How to React When Someone Treats You Badly
When someone treats you badly, you have three options: respond intelligently, let yourself get overwhelmed, or react aggressively.
It’s not easy to deal with these highly intense, emotional situations as they activate very specific regions of your brain.
When someone treats us less than respectfully or even threatens us, areas like the prefrontal cortex, the amygdala, the anterior cingulate cortex, and the insula activate to respond to the situation.
These regions are linked with the survival instinct and often lead us to react aggressively or to flee the threatening situation.
However, these situations can be managed through emotional intelligence. This way neither fear nor anger will be able to control how you react.
Here are 5 things you need to allow yourself to do so you can react appropriately when someone treats you badly. We’re sure you’ll find them truly helpful.
1. I give myself permission to remember who I am and what I am worth
When someone treats us badly, they do so by crossing the boundaries of what is acceptable behavior. Contempt, harsh words, humiliation, and lies all violate our sense of self-esteem.
- When we are going through situations like these, we feel attacked because our self-perception, self-esteem and personal integrity, things that are difficult to build up, are undermined.

Supplied records:

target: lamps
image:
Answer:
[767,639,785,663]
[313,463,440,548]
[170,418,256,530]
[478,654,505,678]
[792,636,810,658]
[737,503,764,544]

Work instructions:
- a) Name every brain region that the article on reacting to bad treatment says activates when someone treats us disrespectfully or threatens us.
- b) Carry on writing the article on how to react when someone treats you badly, beginning right after its final sentence.

Solved tasks:
- a) The prefrontal cortex, the amygdala, the anterior cingulate cortex, and the insula.

- b)
- If someone tells us that “you’re good for nothing”, the last thing we should do is get angry.
The first step is not to take the opinions and perceptions of others as fact. We need to remember that our value is not measured by people’s judgments.
What someone says about you does not define you. Don’t let someone else’s perception of you upset your inner balance.
2. I give myself permission to put a limit on your aggression
Visualize the following image: a golden ring is floating around you, like a life preserver. It’s what is keeping you afloat in the different areas of your life: family, work, school, etc.
- It’s what sustains you, the daily strength that keeps you going each day. But, one fine day, someone shows up and gets too close.
- They come up behind you with a giant needle pointed towards your life preserver to put a hole in it and let all the air out.
Now you can feel yourself sinking.
Don’t let that happen: you have the ability to prevent this from happening, to defend yourself, to set boundaries on what you will and won’t allow.
It’s a principle of mental health: if something bothers you, react.
Don’t let them get close enough to hurt you.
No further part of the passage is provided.